Elected to the local Freedmen's Bureau court, Norton soon ran afoul of bureau commissioner Samuel Chapman Armstrong - the future founder of Hampton University - who believed giving an African-American such an influential post was too radical.
Within two years, however, the undaunted Norton - who founded a secret black political group known as the Lone Star Society - was representing York and James City Counties at the state constitutional convention. He later served 13 years in the state senate, where - despite his frequent criticism of Armstrong - he helped secure the land grant that made Hampton University independent.
"The Nortons did command the black majorities in their counties," writes historian Robert Engs in his landmark study of African-Americans on the Peninsula after the Civil War.
"And white Republicans found it expedient to acknowledge that fact."
Inside his church, the well-to-do doctor was a mover and shaker, too, leading its relocation to a new site across from the National Cemetery in 1893.
When that church burned in 1897, he stepped up again, resulting in a stately sanctuary that cost a then-staggering $9,000.
Like many black churches across the South, Shiloh's influence waned when the relatively progressive policies of the Reconstruction years gave way to the institutionalized prejudice of the Jim Crow era.
But it still boasted such prominent figures as educator Charles E. Brown, who became president of the state NAACP as well as a tireless advocate for York County's black schools.

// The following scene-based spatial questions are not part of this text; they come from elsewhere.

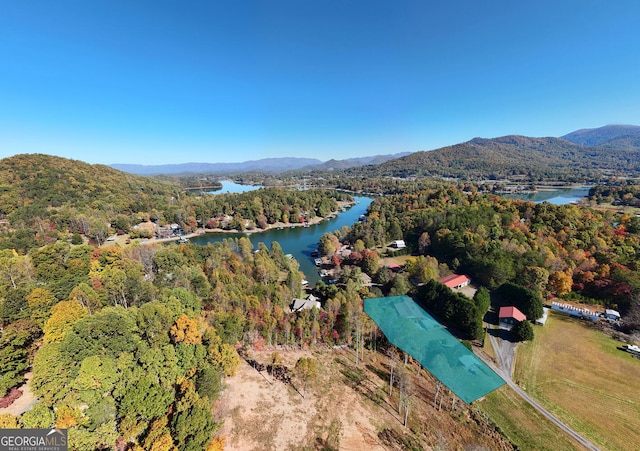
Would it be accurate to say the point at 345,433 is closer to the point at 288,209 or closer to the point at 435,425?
the point at 435,425

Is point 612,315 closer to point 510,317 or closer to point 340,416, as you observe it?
point 510,317

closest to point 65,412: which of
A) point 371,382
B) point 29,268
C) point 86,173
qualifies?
point 371,382

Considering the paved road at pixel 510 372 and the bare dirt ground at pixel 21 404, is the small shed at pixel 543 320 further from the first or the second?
the bare dirt ground at pixel 21 404

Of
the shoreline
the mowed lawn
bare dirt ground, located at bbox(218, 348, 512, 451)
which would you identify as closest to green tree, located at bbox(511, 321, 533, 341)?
the mowed lawn

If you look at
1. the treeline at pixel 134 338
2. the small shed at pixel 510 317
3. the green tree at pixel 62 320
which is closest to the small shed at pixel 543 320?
the small shed at pixel 510 317

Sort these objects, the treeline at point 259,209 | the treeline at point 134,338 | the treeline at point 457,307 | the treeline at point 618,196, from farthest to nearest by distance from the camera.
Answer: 1. the treeline at point 618,196
2. the treeline at point 259,209
3. the treeline at point 457,307
4. the treeline at point 134,338

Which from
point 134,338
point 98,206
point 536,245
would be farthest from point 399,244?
point 98,206
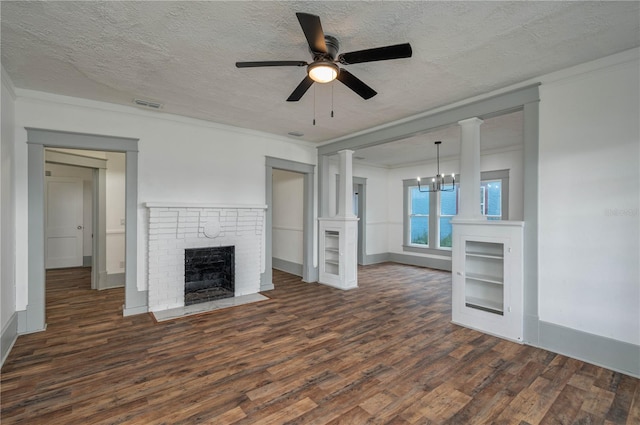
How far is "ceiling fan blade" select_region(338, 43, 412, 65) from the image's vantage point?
210cm

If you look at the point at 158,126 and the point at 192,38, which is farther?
the point at 158,126

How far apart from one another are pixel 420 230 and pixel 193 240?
5901 millimetres

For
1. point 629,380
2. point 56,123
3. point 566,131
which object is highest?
point 56,123

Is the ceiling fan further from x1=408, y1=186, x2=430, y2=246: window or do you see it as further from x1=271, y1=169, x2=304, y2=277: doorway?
x1=408, y1=186, x2=430, y2=246: window

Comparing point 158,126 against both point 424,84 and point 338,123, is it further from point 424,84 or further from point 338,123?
point 424,84

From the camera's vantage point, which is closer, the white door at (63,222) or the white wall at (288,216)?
the white wall at (288,216)

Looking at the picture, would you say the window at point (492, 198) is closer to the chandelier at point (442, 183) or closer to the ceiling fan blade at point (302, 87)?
the chandelier at point (442, 183)

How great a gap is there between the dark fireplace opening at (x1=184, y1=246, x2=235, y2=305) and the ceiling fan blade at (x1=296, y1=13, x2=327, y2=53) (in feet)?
11.8

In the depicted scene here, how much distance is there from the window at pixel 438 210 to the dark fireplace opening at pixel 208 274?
4.77 metres

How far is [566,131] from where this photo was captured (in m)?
3.04

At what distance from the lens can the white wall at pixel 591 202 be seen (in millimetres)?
2699

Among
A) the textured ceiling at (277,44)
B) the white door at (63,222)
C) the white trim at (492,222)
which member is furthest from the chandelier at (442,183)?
the white door at (63,222)

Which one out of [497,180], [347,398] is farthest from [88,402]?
[497,180]

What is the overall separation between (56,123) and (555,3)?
5208mm
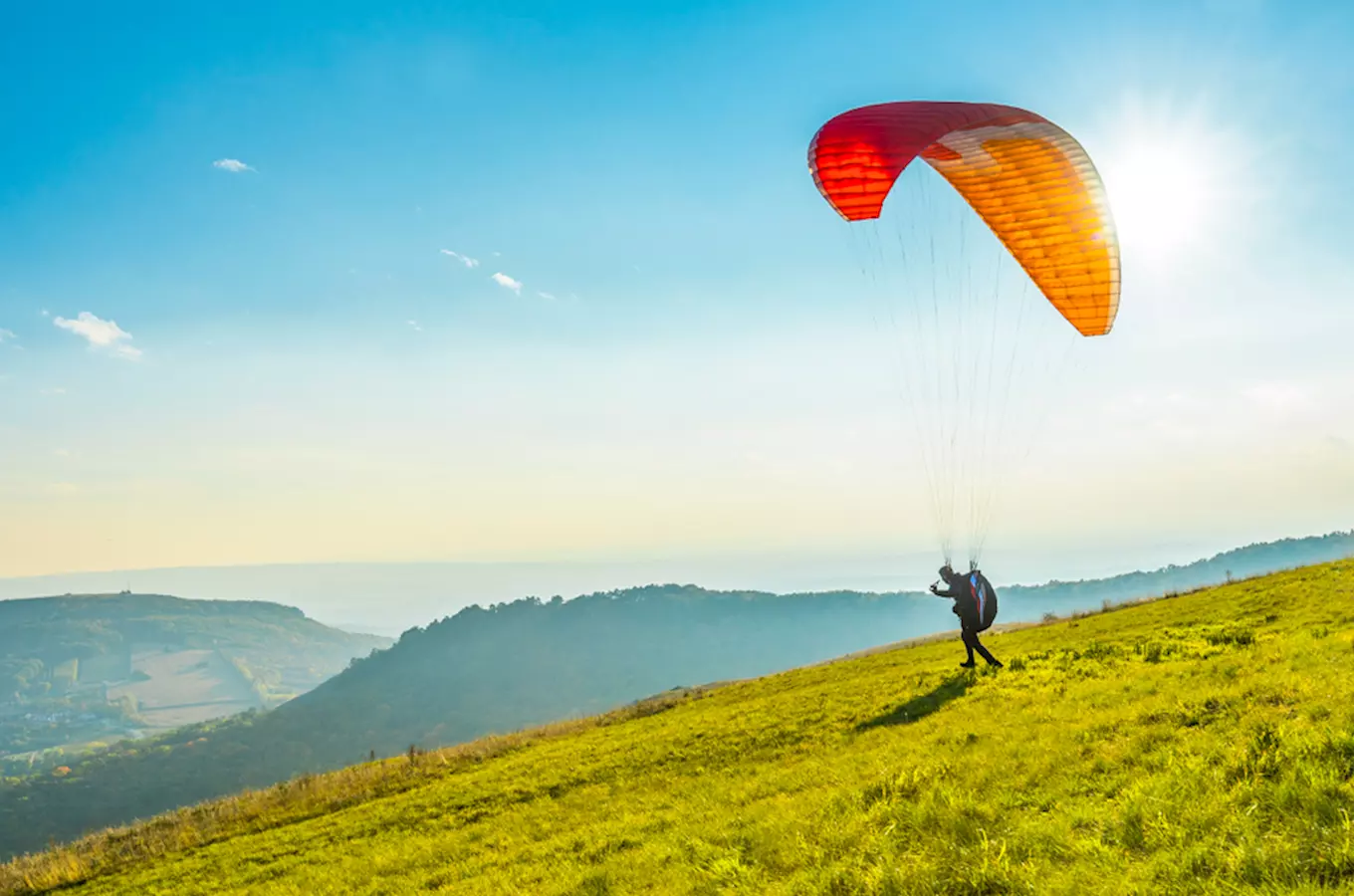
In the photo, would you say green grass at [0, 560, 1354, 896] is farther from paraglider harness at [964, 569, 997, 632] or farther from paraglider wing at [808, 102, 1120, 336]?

Even 35 years after his death, his example can still be felt in the public park that bears his name and the stained-glass windows he dedicated to his church.
"Old Shiloh was a church of great influence," Deacon Mark Giles says.
"When you talked about it, you were talking about the upper echelon of the people who lived here."
Still, no change threatened that legacy more than the upheaval that took place when the federal government dismantled the neighborhood and its church in the 1970s for a battlefield preservation campaign.
More than 3 dozen families had to move from their old homes in the community that had been rechristened Uniontown, and - despite the Park Service's success in spurring a nearby development where many residents resettled - the change was traumatic.
"It was not an easy thing to be uprooted," says lifelong church member Annie Lofton, describing her father's loss of his fruit trees, chickens and hunting dogs.
"And even if you were lucky enough to move into a place next to your old neighbors, you could no longer just go out the front door and walk to church."
Raising money for the new church posed another challenge, one that the congregation met partly through a demanding campaign of fish fries, bake sales and spaghetti dinners.
But as trustee Ralph Carr recalls, no one backed down from investing in a bigger, newer modern structure.
More than three decades later, the wisdom of that $175,000 gambit can be seen in a bustling church that has not only persisted but prospered. Just five years ago Shiloh expanded again under the leadership of Pastor Barbara Lemon.
"In the last 10 years we've had such growth. It's like nothing we've experienced," says church Mother Ethel Curtis, whose ties here go back generations.
"After all we've been through, I'm just glad we're here to see it."